Quality control of Australia’s complementary medicines industry

Australia has a very lucrative ‘complementary medicines’ export industry worth around $A1.2 billion and promoted as being ‘Made in Australia’ using a distinctive logo.
The Australian Therapeutic Goods Administration defines ‘complementary medicines’ (known as supplements in other countries) as vitamins and minerals, fish oil, Western herbal medicine, Chinese traditional medicines, Ayurveda (Indian) medicines, indigenous medicines, homeopathic medicines, probiotics and aromatherapy products.
A recent Federal court case ruled that encapsulation in Australia of imported fish oil (from Chile) and Vitamin D (from China) did not qualify for the ‘Made in Australia’ logo as mere encapsulation did not represent ‘substantial transformation’ of a product as required under Australian Competition and Consumer Guidelines.

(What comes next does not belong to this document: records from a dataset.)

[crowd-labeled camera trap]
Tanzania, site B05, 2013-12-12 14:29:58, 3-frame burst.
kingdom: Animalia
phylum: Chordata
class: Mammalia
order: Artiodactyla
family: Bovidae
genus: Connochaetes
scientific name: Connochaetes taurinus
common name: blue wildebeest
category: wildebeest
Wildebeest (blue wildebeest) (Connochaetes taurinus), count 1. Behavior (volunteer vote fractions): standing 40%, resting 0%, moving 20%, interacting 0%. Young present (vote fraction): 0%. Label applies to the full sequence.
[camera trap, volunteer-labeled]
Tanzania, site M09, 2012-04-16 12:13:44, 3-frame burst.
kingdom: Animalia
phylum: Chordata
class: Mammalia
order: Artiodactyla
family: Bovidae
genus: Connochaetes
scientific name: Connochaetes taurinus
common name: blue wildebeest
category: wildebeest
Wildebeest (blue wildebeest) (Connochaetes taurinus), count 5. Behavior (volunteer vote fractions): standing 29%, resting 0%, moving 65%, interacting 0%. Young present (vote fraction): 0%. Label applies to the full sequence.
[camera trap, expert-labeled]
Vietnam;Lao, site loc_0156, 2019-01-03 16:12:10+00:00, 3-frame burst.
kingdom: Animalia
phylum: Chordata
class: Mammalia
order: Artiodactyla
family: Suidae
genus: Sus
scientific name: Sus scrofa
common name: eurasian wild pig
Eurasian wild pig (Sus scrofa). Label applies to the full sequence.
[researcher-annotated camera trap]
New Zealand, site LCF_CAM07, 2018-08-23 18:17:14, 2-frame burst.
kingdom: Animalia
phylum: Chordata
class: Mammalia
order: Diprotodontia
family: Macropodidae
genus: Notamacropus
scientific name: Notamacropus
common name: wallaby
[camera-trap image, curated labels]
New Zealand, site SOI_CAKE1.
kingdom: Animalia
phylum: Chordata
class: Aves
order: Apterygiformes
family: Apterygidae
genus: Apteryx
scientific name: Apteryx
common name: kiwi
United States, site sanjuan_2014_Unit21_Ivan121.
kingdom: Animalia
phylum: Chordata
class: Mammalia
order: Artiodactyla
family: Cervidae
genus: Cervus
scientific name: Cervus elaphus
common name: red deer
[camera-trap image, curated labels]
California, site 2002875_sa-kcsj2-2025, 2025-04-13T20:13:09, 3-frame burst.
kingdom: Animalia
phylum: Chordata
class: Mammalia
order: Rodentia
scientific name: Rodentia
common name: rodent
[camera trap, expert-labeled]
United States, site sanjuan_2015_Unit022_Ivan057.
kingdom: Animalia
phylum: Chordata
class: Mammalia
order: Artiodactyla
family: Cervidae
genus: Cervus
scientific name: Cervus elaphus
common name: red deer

The industry then lobbied the Minister for Industry, Science and Technology to water-down the ‘‘substantial transformation’ hurdle arguing that the ‘Made in Australia’ logo is a key marketing element for many overseas markets, particularly China.
In response, the Minister set up a Complementary Medicine Taskforce to review the industry demand. Minister Andrews said,  “The Morrison Government is committed to helping local industry tap into our export markets, and ensuring our business community has opportunities to sell more products overseas.”

HAIAP member Dr Ken Harvey has shared a presentation he made to the taskforce. In the presentation he explained the perspectives of a number of Australian and international organisations, including HAIAP, that support his submission that the ‘Made in Australia’ guidelines should not be watered-down as industry demands.
Read the details in Ken’s presentation here and more background at http://www.medreach.com.au/?p=3310
It remains to be seen what the Taskforce will recommend to the Minister.